→ **PROBLEM DESCRIPTION**
Update the items starting at the beginning and ending at the line that contains "the rocky hillside at the point at 112,91, the", replacing "camera" with "lens" and keeping everything else the same. Leave the pictures out of your answer.

→ **STORED DATA**
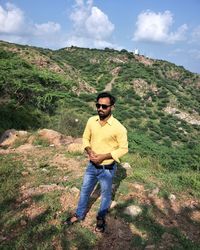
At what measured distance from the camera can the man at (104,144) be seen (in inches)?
193

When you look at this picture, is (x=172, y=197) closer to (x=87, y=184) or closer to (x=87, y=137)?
(x=87, y=184)

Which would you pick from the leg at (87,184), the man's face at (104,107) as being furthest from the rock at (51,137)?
the man's face at (104,107)

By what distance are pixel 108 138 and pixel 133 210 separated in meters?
1.76

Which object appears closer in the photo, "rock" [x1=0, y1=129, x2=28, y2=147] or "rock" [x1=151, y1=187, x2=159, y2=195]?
"rock" [x1=151, y1=187, x2=159, y2=195]

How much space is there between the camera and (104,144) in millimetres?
5062

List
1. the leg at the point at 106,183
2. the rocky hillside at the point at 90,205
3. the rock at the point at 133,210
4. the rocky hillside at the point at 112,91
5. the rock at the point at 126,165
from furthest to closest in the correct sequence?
the rocky hillside at the point at 112,91, the rock at the point at 126,165, the rock at the point at 133,210, the rocky hillside at the point at 90,205, the leg at the point at 106,183

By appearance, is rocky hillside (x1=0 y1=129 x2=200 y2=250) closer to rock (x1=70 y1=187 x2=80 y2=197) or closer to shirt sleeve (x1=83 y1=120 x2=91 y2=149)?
rock (x1=70 y1=187 x2=80 y2=197)

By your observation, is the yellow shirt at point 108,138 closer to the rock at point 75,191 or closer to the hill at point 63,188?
the hill at point 63,188

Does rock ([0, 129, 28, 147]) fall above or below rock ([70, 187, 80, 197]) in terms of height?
below

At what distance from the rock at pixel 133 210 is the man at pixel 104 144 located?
885 mm

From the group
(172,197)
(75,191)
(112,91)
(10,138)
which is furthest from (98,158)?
(112,91)

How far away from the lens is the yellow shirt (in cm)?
496

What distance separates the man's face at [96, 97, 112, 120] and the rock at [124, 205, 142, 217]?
2.01m

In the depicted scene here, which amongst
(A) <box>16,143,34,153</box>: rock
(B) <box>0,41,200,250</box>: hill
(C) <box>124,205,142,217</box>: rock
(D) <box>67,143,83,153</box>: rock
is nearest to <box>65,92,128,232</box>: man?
(B) <box>0,41,200,250</box>: hill
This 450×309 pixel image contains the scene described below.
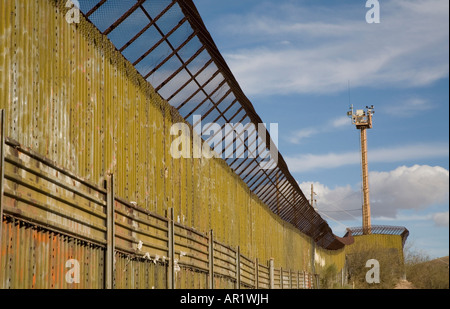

→ **SOLUTION FOR THIS TASK**
At what measured distance from the lens can the man at (104,144) be seen (in inches)?
193

When you look at this picture, is (x=172, y=197) closer to (x=87, y=184) or closer to (x=87, y=137)?
(x=87, y=184)

Which would you pick from the leg at (87,184), the man's face at (104,107) as being furthest from the rock at (51,137)?
the man's face at (104,107)

By what distance are pixel 108 138 and pixel 133 210 separated in meters?
1.76

Which object appears closer in the photo, "rock" [x1=0, y1=129, x2=28, y2=147] or "rock" [x1=151, y1=187, x2=159, y2=195]?
"rock" [x1=151, y1=187, x2=159, y2=195]

How much space is there between the lens and (104,144) in millimetres?
5062

List
1. the leg at the point at 106,183
2. the rocky hillside at the point at 90,205
3. the rock at the point at 133,210
4. the rocky hillside at the point at 112,91
5. the rock at the point at 126,165
from furthest to closest in the correct sequence?
the rocky hillside at the point at 112,91, the rock at the point at 126,165, the rock at the point at 133,210, the rocky hillside at the point at 90,205, the leg at the point at 106,183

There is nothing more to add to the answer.